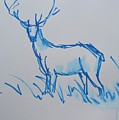 Blue Watercolor Brushed Line Drawing Of A Stag With Antlers by Mike Jory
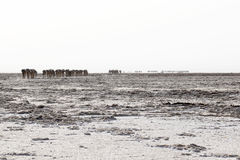Camels caravan carrying salt in Africa`s Danakil Desert, Ethiopia Royalty Free Stock Photo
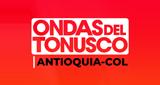 Ondas del Tonusco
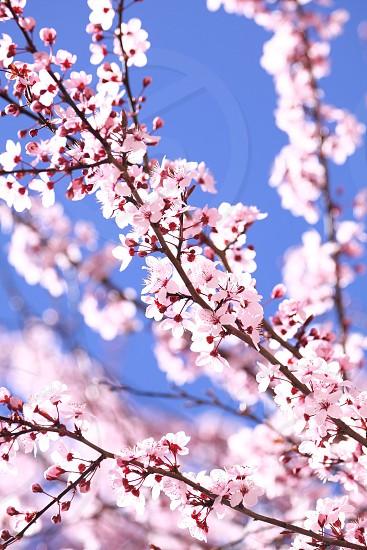 closeup photography of cherry blossoms photo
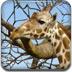 长颈鹿拼图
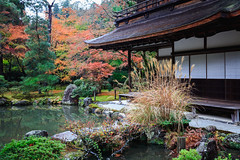 Ginkakuji Temple (Patrick Foto ;)) Tags: architecture asia autumn beautiful beauty buddhism buddhist building butchart colorful culture design fall famous garden gardening ginkakuji green heritage japan japanese kyoto landmark landscape leaf maple nature old outdoor park path pavilion peaceful pond red religion season seasonal silver temple tokyo tourism traditional travel tree view water yellow zen kyōtoprefecture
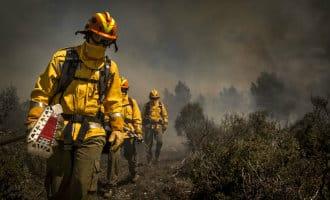 Bosbrand nabij Gandia in Valencia gestabiliseerd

▬▬▬

WHAT YOU NEED TO DO
Return the listing above unchanged, apart from dropping its pictures.

TASK SOLUTION
 Blue Watercolor Brushed Line Drawing Of A Stag With Antlers by Mike Jory
Camels caravan carrying salt in Africa`s Danakil Desert, Ethiopia Royalty Free Stock Photo
 Ondas del Tonusco
 closeup photography of cherry blossoms photo
 长颈鹿拼图
 Ginkakuji Temple (Patrick Foto ;)) Tags: architecture asia autumn beautiful beauty buddhism buddhist building butchart colorful culture design fall famous garden gardening ginkakuji green heritage japan japanese kyoto landmark landscape leaf maple nature old outdoor park path pavilion peaceful pond red religion season seasonal silver temple tokyo tourism traditional travel tree view water yellow zen kyōtoprefecture
 Bosbrand nabij Gandia in Valencia gestabiliseerd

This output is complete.